I am on the autistic spectrum and wear spectacles.  If anything gets on the lenses (for example small ammount of dust, a bit of sea spray, small bit of oil, a partial fingerprint) it gets to me, more than I would expect it should, I often see people with dirty or even cracked glasses who appear to be unconcerned.  Could this be a symptom of my autism, please?

  • It is not that I don't notice my vision getting cloudier with dirty glasses, it is more that I can't make the association until things get very bad. 

    By the way, the alcohol hand de-germifier makes a spiffing job of cleaning specs. There was also a fluffy baby face cloth available from pound World which cleaned glasses with no liquid needed, just a bit of breath, but now pound world is on the way out I haven't seen them for some time. 

  • I have to have very clean glasses all the time. And mark or scratch is a distraction and usually gives me a headache.

    My optician has also commented a few times on the fact that I notice even the most smallest of changes to my eyesight and need my lenses updating for it where usually they wouldn't actually recommend a need for an update.

  • Yep, the weather is a very irritating thing at the moment with slipping glasses. I realised I was walking around the house with my head pointing way up in the air for a few days. My neck hurts! As for contact lenses I tried them once and felt like someone had shoved a block of Lego into my eye!

  • Lololol, I have compulsions like that too. It's awkward as *** when you want to start telling your friend to take off his top to spot clean it. Not that I've ever done it but *** me I've had the urge! Perfection is the enemy of good!

  • I often clean other people's glasses for them because it annoys me to see muck on them! (I ask their permission first)

  • Slightly dirty glasses and glasses slipping down my nose get to me too! Yet with contact lenses my eyes feel vulnerable. Can’t win! 

  • I do it too. It drives me mad. This weather isn't helping either!

  • To Mr Cassio... this last sounds a lot like something I myself would write (!).

    To All Else who may read... This Thread is interestingly varied so far. Here, I post another thing, but I think that it is part of "Autism" but anyone given glasses/spectacles can be sensitive and indifferent equally regardless of being NT and ND...

    About a year ago, I had my first experience of wearing "Varifocals" (!!).
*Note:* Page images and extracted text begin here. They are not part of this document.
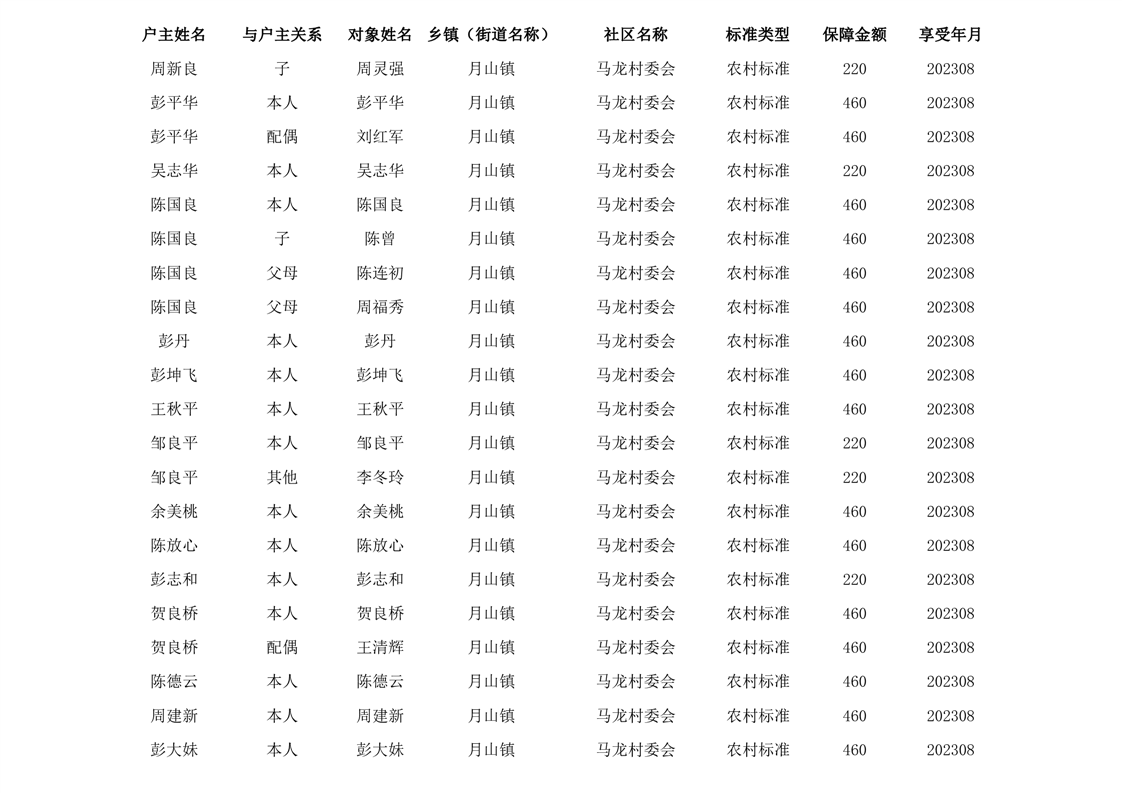 | 户主姓名 | 与户主关系 | 对象姓名 | 乡镇（街道名称） | 社区名称 | 标准类型 | 保障金额 | 享受年月 |
|---|---|---|---|---|---|---|---|
| 周新良 | 子 | 周灵强 | 月山镇 | 马龙村委会 | 农村标准 | 220 | 202308 |
| 彭平华 | 本人 | 彭平华 | 月山镇 | 马龙村委会 | 农村标准 | 460 | 202308 |
| 彭平华 | 配偶 | 刘红军 | 月山镇 | 马龙村委会 | 农村标准 | 460 | 202308 |
| 吴志华 | 本人 | 吴志华 | 月山镇 | 马龙村委会 | 农村标准 | 220 | 202308 |
| 陈国良 | 本人 | 陈国良 | 月山镇 | 马龙村委会 | 农村标准 | 460 | 202308 |
| 陈国良 | 子 | 陈曾 | 月山镇 | 马龙村委会 | 农村标准 | 460 | 202308 |
| 陈国良 | 父母 | 陈连初 | 月山镇 | 马龙村委会 | 农村标准 | 460 | 202308 |
| 陈国良 | 父母 | 周福秀 | 月山镇 | 马龙村委会 | 农村标准 | 460 | 202308 |
| 彭丹 | 本人 | 彭丹 | 月山镇 | 马龙村委会 | 农村标准 | 460 | 202308 |
| 彭坤飞 | 本人 | 彭坤飞 | 月山镇 | 马龙村委会 | 农村标准 | 460 | 202308 |
| 王秋平 | 本人 | 王秋平 | 月山镇 | 马龙村委会 | 农村标准 | 460 | 202308 |
| 邹良平 | 本人 | 邹良平 | 月山镇 | 马龙村委会 | 农村标准 | 220 | 202308 |
| 邹良平 | 其他 | 李冬玲 | 月山镇 | 马龙村委会 | 农村标准 | 220 | 202308 |
| 余美桃 | 本人 | 余美桃 | 月山镇 | 马龙村委会 | 农村标准 | 460 | 202308 |
| 陈放心 | 本人 | 陈放心 | 月山镇 | 马龙村委会 | 农村标准 | 460 | 202308 |
| 彭志和 | 本人 | 彭志和 | 月山镇 | 马龙村委会 | 农村标准 | 220 | 202308 |
| 贺良桥 | 本人 | 贺良桥 | 月山镇 | 马龙村委会 | 农村标准 | 460 | 202308 |
| 贺良桥 | 配偶 | 王清辉 | 月山镇 | 马龙村委会 | 农村标准 | 460 | 202308 |
| 陈德云 | 本人 | 陈德云 | 月山镇 | 马龙村委会 | 农村标准 | 460 | 202308 |
| 周建新 | 本人 | 周建新 | 月山镇 | 马龙村委会 | 农村标准 | 460 | 202308 |
| 彭大妹 | 本人 | 彭大妹 | 月山镇 | 马龙村委会 | 农村标准 | 460 | 202308 |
They have little numbers scratched into them, and I am able to see these numbers yet was told that they are usually not seen when wearing them! 

    Also, I smudge my Spex everytime my eyebrows drop enough to touch the tops of them, and I have to clean the tops almost every couple of hours.
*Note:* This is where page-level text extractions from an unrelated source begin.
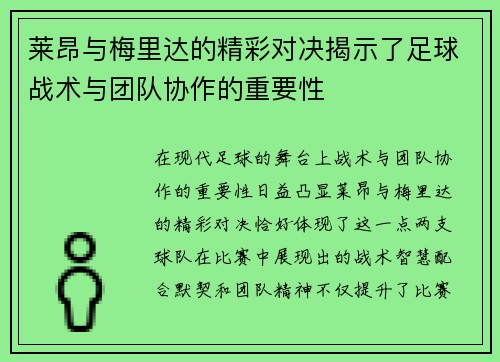 莱昂与梅里达的精彩对决揭示了足球战术与团队协作的重要性

在现代足球的舞台上战术与团队协作的重要性日益凸显莱昂与梅里达的精彩对决恰好体现了这一点两支球队在比赛中展现出的战术智慧配合默契和团队精神不仅提升了比赛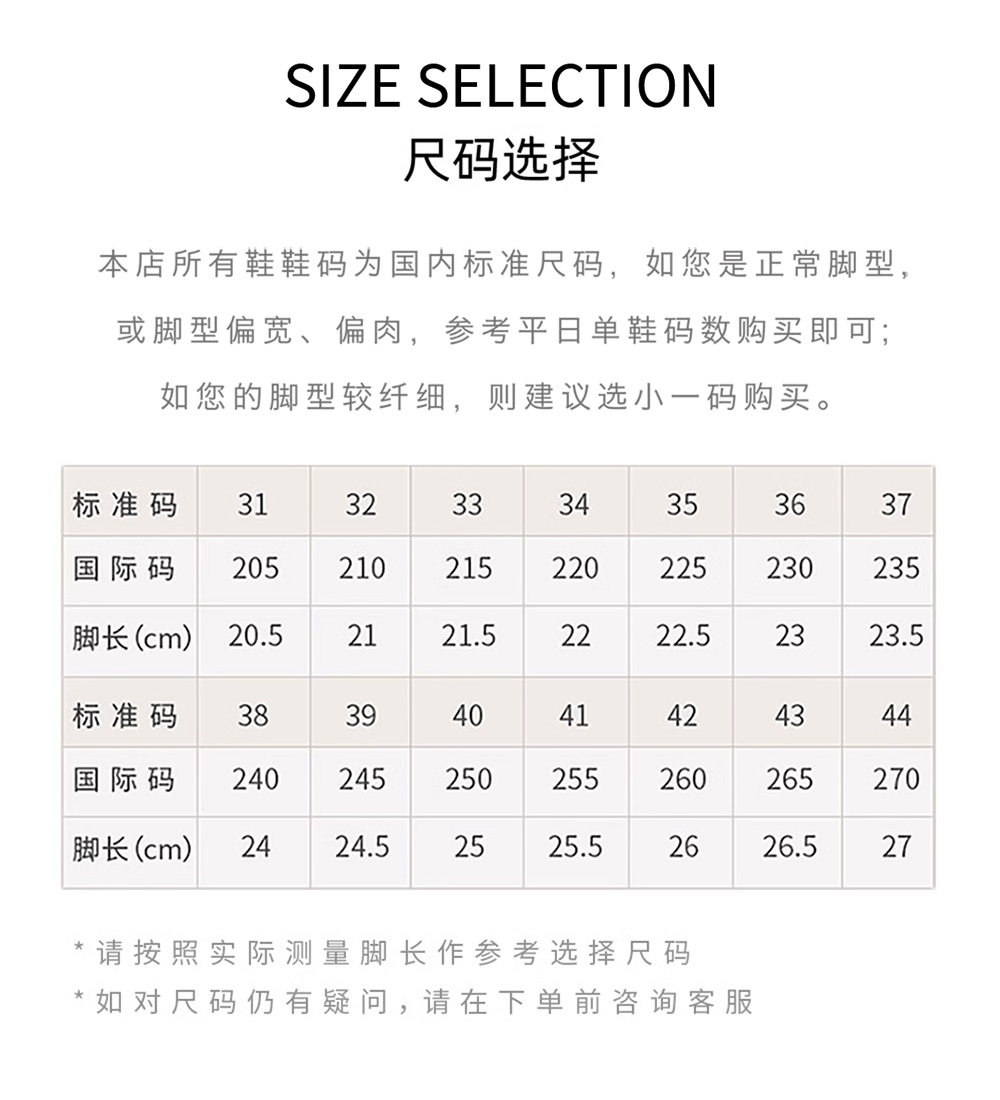 SIZE SELECTION
尺码选择

本店所有鞋鞋码为国内标准尺码，如您是正常脚型，或脚型偏宽、偏肉，参考平日单鞋码数购买即可；如您的脚型较纤细，则建议选小一码购买。

| 标准码 | 31 | 32 | 33 | 34 | 35 | 36 | 37 |
|---|---|---|---|---|---|---|---|
| 国际码 | 205 | 210 | 215 | 220 | 225 | 230 | 235 |
| 脚长(cm) | 20.5 | 21 | 21.5 | 22 | 22.5 | 23 | 23.5 |
| 标准码 | 38 | 39 | 40 | 41 | 42 | 43 | 44 |
| 国际码 | 240 | 245 | 250 | 255 | 260 | 265 | 270 |
| 脚长(cm) | 24 | 24.5 | 25 | 25.5 | 26 | 26.5 | 27 |

* 请按照实际测量脚长作参考选择尺码
* 如对尺码仍有疑问，请在下单前咨询客服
    ...Wearing spectacles is an adventure, and a pain, and fun. Live for the adventure! (And Always carry a spare pair.)

    I often see people with dirty or even cracked glasses who appear to be unconcerned. 
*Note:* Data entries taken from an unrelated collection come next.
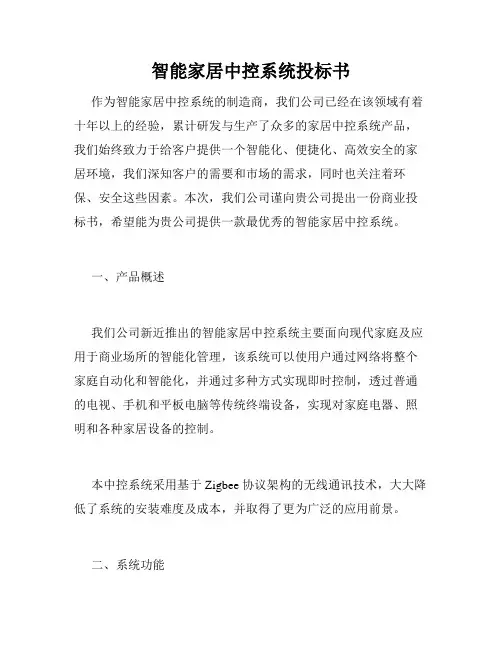 智能家居中控系统投标书

作为智能家居中控系统的制造商，我们公司已经在该领域有着十年以上的经验，累计研发与生产了众多的家居中控系统产品，我们始终致力于给客户提供一个智能化、便捷化、高效安全的家居环境，我们深知客户的需要和市场的需求，同时也关注着环保、安全这些因素。本次，我们公司谨向贵公司提出一份商业投标书，希望能为贵公司提供一款最优秀的智能家居中控系统。

一、产品概述

我们公司新近推出的智能家居中控系统主要面向现代家庭及应用于商业场所的智能化管理，该系统可以使用户通过网络将整个家庭自动化和智能化，并通过多种方式实现即时控制，透过普通的电视、手机和平板电脑等传统终端设备，实现对家庭电器、照明和各种家居设备的控制。

本中控系统采用基于 Zigbee 协议架构的无线通讯技术，大大降低了系统的安装难度及成本，并取得了更为广泛的应用前景。

二、系统功能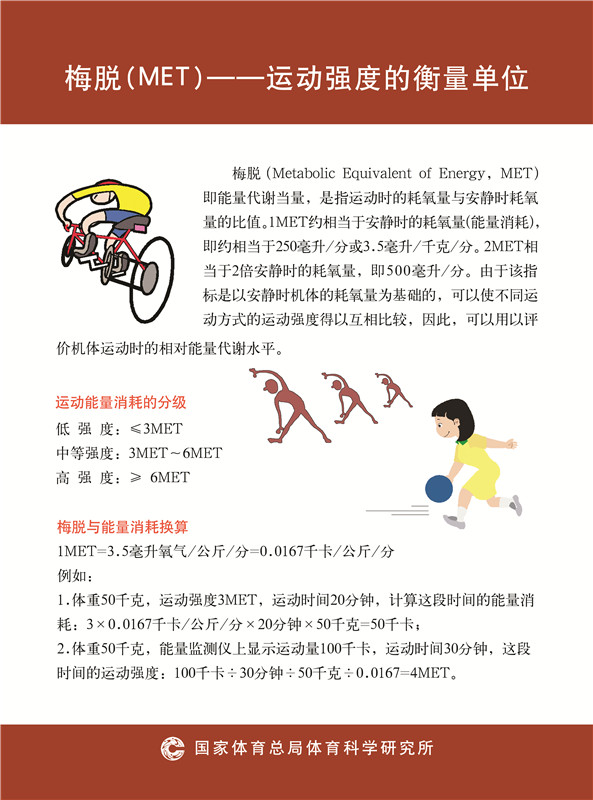 梅脱（MET）——运动强度的衡量单位

梅脱（Metabolic Equivalent of Energy，MET）即能量代谢当量，是指运动时的耗氧量与安静时耗氧量的比值。1MET约相当于安静时的耗氧量(能量消耗)，即约相当于250毫升/分或3.5毫升/千克/分。2MET相当于2倍安静时的耗氧量，即500毫升/分。由于该指标是以安静时机体的耗氧量为基础的，可以使不同运动方式的运动强度得以互相比较，因此，可以用以评价机体运动时的相对能量代谢水平。

运动能量消耗的分级
低 强 度：≤3MET
中等强度：3MET～6MET
高 强 度：≥ 6MET

梅脱与能量消耗换算
1MET=3.5毫升氧气/公斤/分=0.0167千卡/公斤/分
例如：
1.体重50千克，运动强度3MET，运动时间20分钟，计算这段时间的能量消耗：3×0.0167千卡/公斤/分×20分钟×50千克=50千卡；
2.体重50千克，能量监测仪上显示运动量100千卡，运动时间30分钟，这段时间的运动强度：100千卡÷30分钟÷50千克÷0.0167=4MET。

国家体育总局体育科学研究所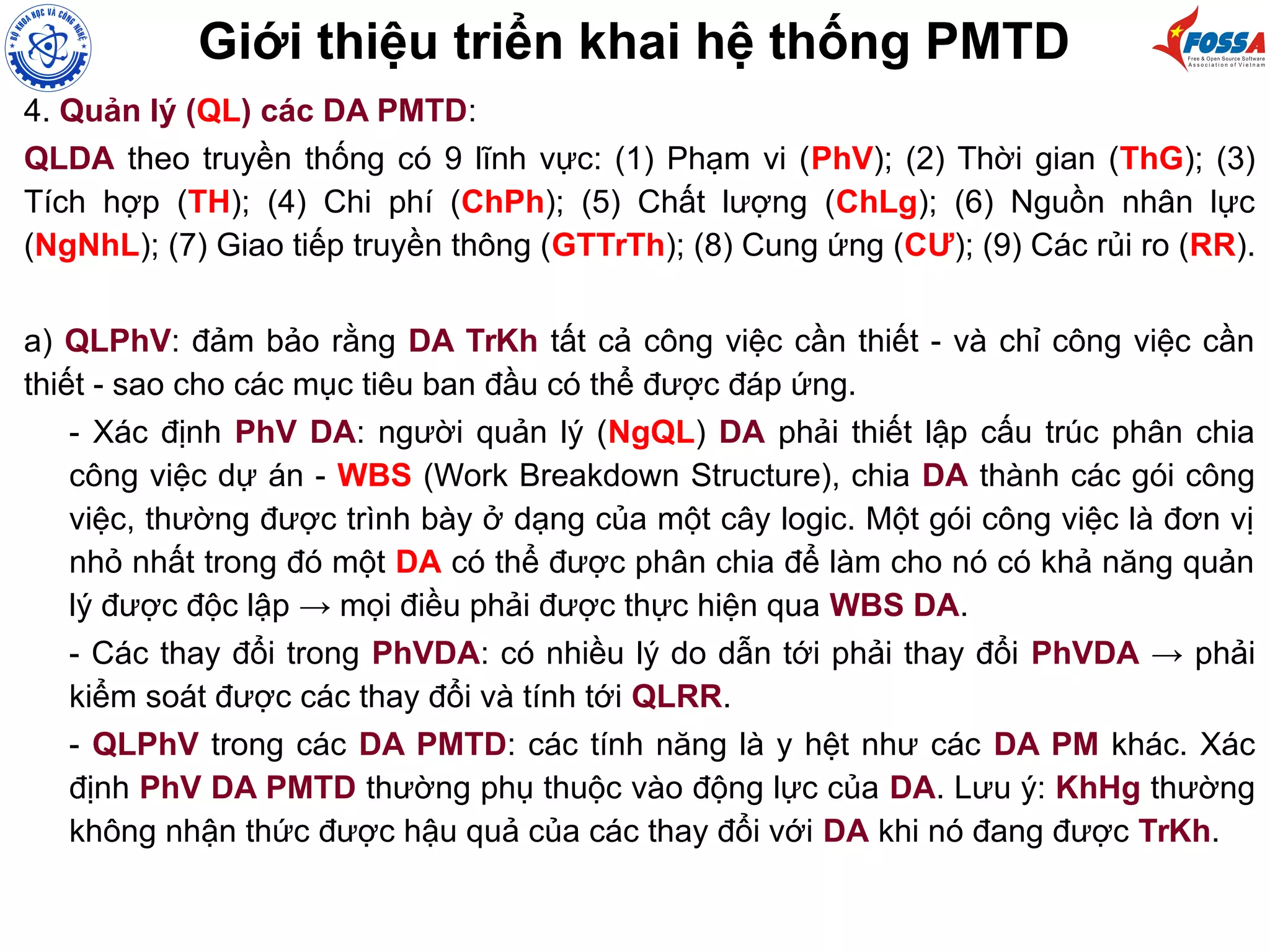 BỘ KHOA HỌC VÀ CÔNG NGHỆ

Giới thiệu triển khai hệ thống PMTD

FOSSA
Free & Open Source Software Association of Vietnam

4. Quản lý (QL) các DA PMTD:

QLDA theo truyền thống có 9 lĩnh vực: (1) Phạm vi (PhV); (2) Thời gian (ThG); (3) Tích hợp (TH); (4) Chi phí (ChPh); (5) Chất lượng (ChLg); (6) Nguồn nhân lực (NgNhL); (7) Giao tiếp truyền thông (GTTrTh); (8) Cung ứng (CƯ); (9) Các rủi ro (RR).

a) QLPhV: đảm bảo rằng DA TrKh tất cả công việc cần thiết - và chỉ công việc cần thiết - sao cho các mục tiêu ban đầu có thể được đáp ứng.

- Xác định PhV DA: người quản lý (NgQL) DA phải thiết lập cấu trúc phân chia công việc dự án - WBS (Work Breakdown Structure), chia DA thành các gói công việc, thường được trình bày ở dạng của một cây logic. Một gói công việc là đơn vị nhỏ nhất trong đó một DA có thể được phân chia để làm cho nó có khả năng quản lý được độc lập → mọi điều phải được thực hiện qua WBS DA.

- Các thay đổi trong PhVDA: có nhiều lý do dẫn tới phải thay đổi PhVDA → phải kiểm soát được các thay đổi và tính tới QLRR.

- QLPhV trong các DA PMTD: các tính năng là y hệt như các DA PM khác. Xác định PhV DA PMTD thường phụ thuộc vào động lực của DA. Lưu ý: KhHg thường không nhận thức được hậu quả của các thay đổi với DA khi nó đang được TrKh.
    ...I think that cracked spex are just upon those who have as yet to be able to gain/afford repairing them. But it IS possible to see through them, though. It is annoying, but a sort of "have to live with it for now" thing...

  • Not sure if it relates to me being autistic, but dirty lenses definitely drives me mad.  I carry a cleaning kit with me everywhere so I can make sure the lenses are like new every time I put them on (I only wear them for reading).

    I also have to change my glasses if the lens appears dull or ever so slightly scratched as I cannot focus on anything else but the flaws in the lens.

  • I was like this when I first started wearing them, but I later got more used to wearing them so that it now rarely bothers me. At first when I started wearing them, it was quite distracting as I kept looking AT the lenses. I think the trick is to look further, i.e., PASS the lenses. Try looking at a tree 20 meters away as if you would do if you were not wearing spectacles. Your ciliary muscle around the lens should be relaxing (to allows the zonular fibers to become taut, flattening the lens, increasing the focal distance). 

  • It is definitely a symptom of mine. 

  • I don't wear glasses so can only say: probably.

    We're particular, and particularly particular about our own particular particularities.